Wednesday, April 4, 2012

Sweet Potato Cinnamon Buns

Ok, so if there ever was something so decadent on earth that it would cause an uprising if a shortage occurred, it would be these cinnamon buns. They're ridiculously moist, buttery, crunchy, glazy, sweet-potato-y, and just straight delicious. The perfect fall brunch item, or maybe a Thanksgiving or Christmas day treat!! PLUS you can make the dough the night before, so the day of is just as simple as putting them in the oven.

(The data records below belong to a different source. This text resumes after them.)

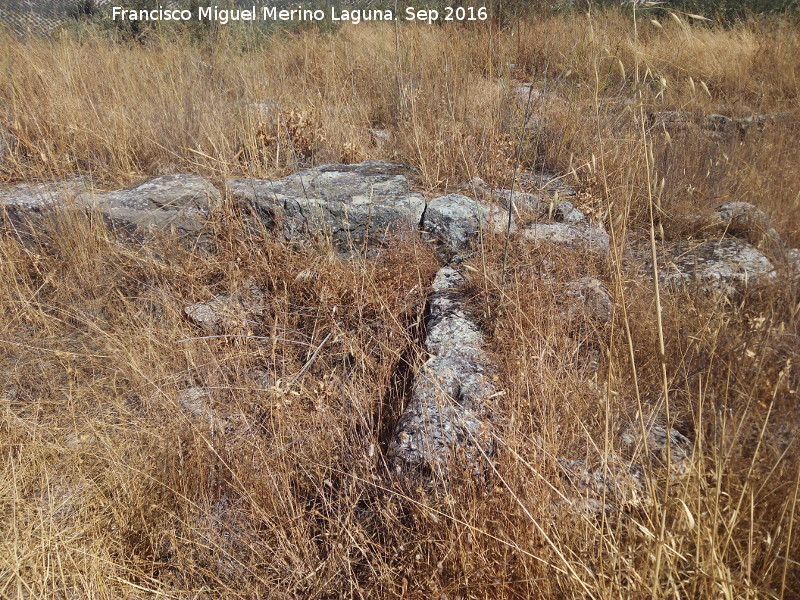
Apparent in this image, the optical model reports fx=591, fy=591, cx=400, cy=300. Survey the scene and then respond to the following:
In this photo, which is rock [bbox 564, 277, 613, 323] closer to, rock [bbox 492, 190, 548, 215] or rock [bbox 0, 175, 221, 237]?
rock [bbox 492, 190, 548, 215]

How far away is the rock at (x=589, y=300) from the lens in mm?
2303

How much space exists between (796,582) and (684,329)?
84 cm

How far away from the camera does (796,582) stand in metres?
1.13

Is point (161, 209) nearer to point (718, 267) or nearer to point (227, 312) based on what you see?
point (227, 312)

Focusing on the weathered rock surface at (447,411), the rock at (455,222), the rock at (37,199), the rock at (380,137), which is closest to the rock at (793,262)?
the weathered rock surface at (447,411)

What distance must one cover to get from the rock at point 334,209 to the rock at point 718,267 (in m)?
1.26

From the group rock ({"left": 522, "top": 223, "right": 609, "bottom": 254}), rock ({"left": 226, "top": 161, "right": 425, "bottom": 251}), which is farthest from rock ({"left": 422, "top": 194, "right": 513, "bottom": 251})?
rock ({"left": 522, "top": 223, "right": 609, "bottom": 254})

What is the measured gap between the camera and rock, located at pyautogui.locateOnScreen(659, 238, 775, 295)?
1872 mm

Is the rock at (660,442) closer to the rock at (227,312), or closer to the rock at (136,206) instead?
the rock at (227,312)

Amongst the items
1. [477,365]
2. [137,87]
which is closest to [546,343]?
[477,365]

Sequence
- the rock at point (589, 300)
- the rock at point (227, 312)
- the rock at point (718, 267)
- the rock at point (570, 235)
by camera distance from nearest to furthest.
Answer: the rock at point (718, 267)
the rock at point (589, 300)
the rock at point (227, 312)
the rock at point (570, 235)

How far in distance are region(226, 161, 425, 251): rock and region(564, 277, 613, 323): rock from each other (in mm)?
930

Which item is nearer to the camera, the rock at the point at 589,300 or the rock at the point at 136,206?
the rock at the point at 589,300

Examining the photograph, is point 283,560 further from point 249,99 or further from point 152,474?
point 249,99
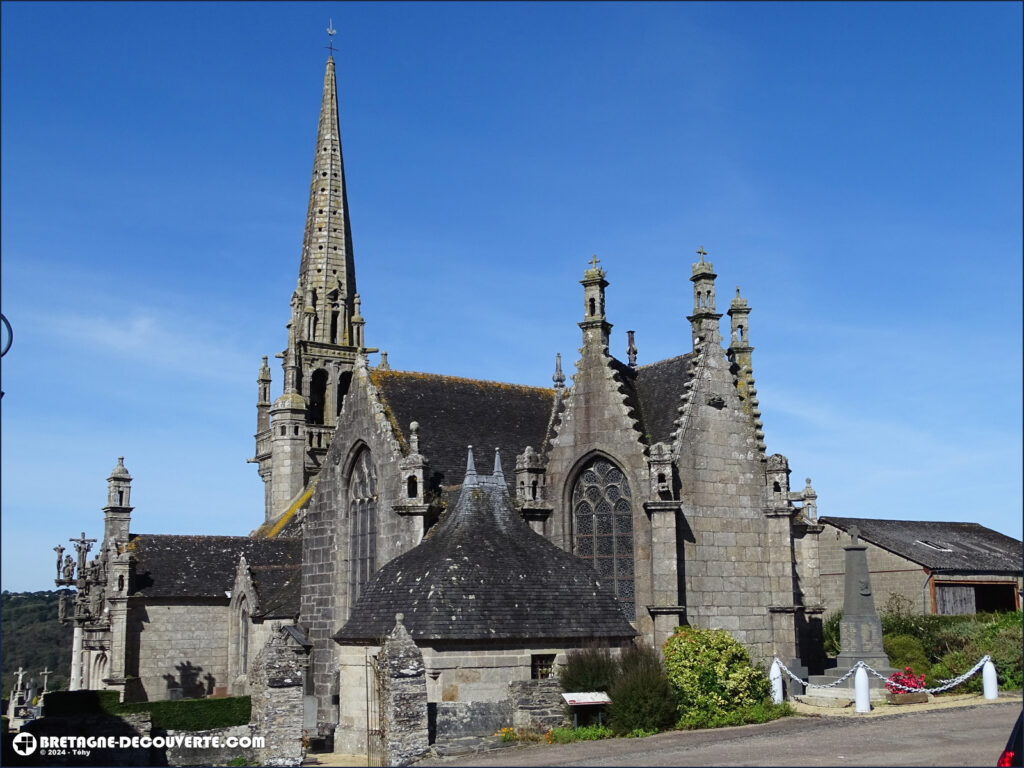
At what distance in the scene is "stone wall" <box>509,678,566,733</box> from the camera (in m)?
20.0

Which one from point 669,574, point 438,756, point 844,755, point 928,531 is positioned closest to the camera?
point 844,755

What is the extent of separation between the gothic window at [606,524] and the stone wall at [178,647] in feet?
59.6

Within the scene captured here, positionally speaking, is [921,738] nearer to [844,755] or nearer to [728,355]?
[844,755]

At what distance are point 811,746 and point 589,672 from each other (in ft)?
16.3

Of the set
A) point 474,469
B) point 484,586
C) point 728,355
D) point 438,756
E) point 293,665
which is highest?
point 728,355

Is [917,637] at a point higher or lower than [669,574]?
lower

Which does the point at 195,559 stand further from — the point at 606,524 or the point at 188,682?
the point at 606,524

Sweet Potato Cinnamon Buns
Buns
2 (1/4 oz) Active Dry Yeast packets
1/2 C warm water
1 t sugar
5.5 C flour, divided
1 C mashed sweet potato
2 T Honey
1 t cinnamon
1 egg, beaten
1 C milk
1/2 C sugar
1/4 C butter, melted
Zest of 1 medium orange
1.5 t salt
1 t baking soda

Filling
3/4 C butter, melted
2 C brown sugar
2 C pecans, toasted and chopped
2 t cinnamon
1 t nutmeg

Glaze
1 C brown sugar
1/3 C corn syrup
1/4 C butter
1/2 C heavy cream
1 t vanilla

Icing
1/2 milk
2 C powdered sugar
1/4 C maple syrup

Method
Preheat oven to 400 degrees.

Stir together yeast, water and 1 t sugar in small glass bowl. Allow to rest for 5 mins. Meanwhile, combine sweet potato, honey, 1 t cinnamon, egg, milk and butter. In another bowl, combine sugar, 4.5 C flour (reserve 1/2 C), zest, salt and baking soda. In bowl of stand mixer, whisk together yeast and 1/2 C flour until well blended. Attach dough hook and gradually add sweet potato mixture and flour mixture, blending well after each addition.

Turn out onto floured surface and work remaining 1/2 C flour into dough, kneading by hand. Continue to knead for 4-5 minutes, until smooth and elastic. Place in a large bowl, coated with cooking spray, and cover with plastic wrap. Allow to rise in a warm place for an hour, until doubled in size.

Meanwhile, combine all ingredients for filling.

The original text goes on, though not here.